# Tivo-style p2p for distribution?



## squeakygoose (Apr 26, 2006)

I think that one of the limiting factors of tivo is it's sole-source distribution network. That is, everyone has to get content and updates directly from Tivo. Obviously they are working towards a device that is more and more network friendly, why not utilize the Tivo community itself to distribute patches and content?

I don't know about everyone else, but my 768kbps upstream doesn't do much while I'm asleep... I wouldn't mind sharing that bandwidth in exchange for more frequent software updates and "on-demand" style content...


----------



## classicsat (Feb 18, 2004)

Software patches, even full blown updates, don't take up that much bandwidth in the bigger picture. Plus they want to ensure updates come from them.

For content, rightsholders just do not want the consumers distributing their content, they want to regulate the distributionof it.

Plus many people dont have that much uplink bandwitdth.


----------



## squeakygoose (Apr 26, 2006)

Warner Bros. Seem to be ok with p2p...

I would rather watch their shows/movies through my TV with tivo than on my PC with bittorrent.

(can't post the link but there's an article on msnbc today.)


----------



## classicsat (Feb 18, 2004)

It would be their choice, and they'd set it up so that the network is controlled by them.


----------
■ ■ ■ ■ ■
= INSTRUCTIONS FOR THE TASK =
From the forum thread above, list every objection in the reply that begins "Software patches, even full blown updates."

= EXTRACTED INFORMATION =
■ ■ ■ ■ ■
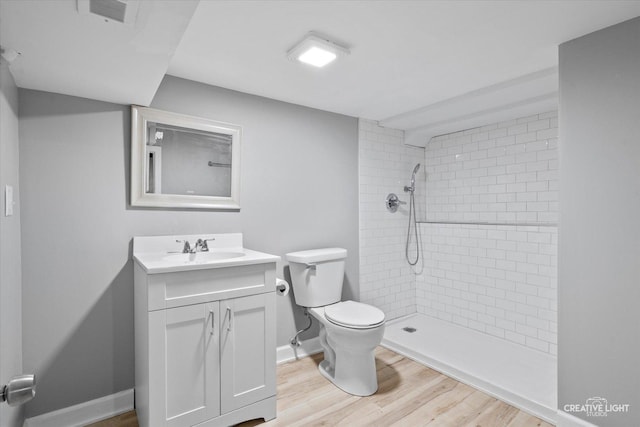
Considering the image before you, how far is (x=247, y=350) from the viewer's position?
■ ■ ■ ■ ■
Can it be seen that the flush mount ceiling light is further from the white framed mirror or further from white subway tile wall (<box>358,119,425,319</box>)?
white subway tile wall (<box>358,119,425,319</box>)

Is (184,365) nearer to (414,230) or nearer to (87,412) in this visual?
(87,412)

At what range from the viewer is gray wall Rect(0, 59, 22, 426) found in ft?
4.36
■ ■ ■ ■ ■
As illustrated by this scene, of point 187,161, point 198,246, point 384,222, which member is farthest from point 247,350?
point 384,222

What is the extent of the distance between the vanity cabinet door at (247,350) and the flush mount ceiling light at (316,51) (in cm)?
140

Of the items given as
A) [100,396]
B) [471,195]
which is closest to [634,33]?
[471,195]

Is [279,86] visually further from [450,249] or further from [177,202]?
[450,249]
■ ■ ■ ■ ■
= EXPECTED ANSWER =
- Software patches, even full updates, don't use much bandwidth in the bigger picture.
- TiVo wants to make sure updates come from TiVo itself.
- Rightsholders don't want consumers distributing their content. They want to regulate its distribution.
- Many people don't have much uplink bandwidth.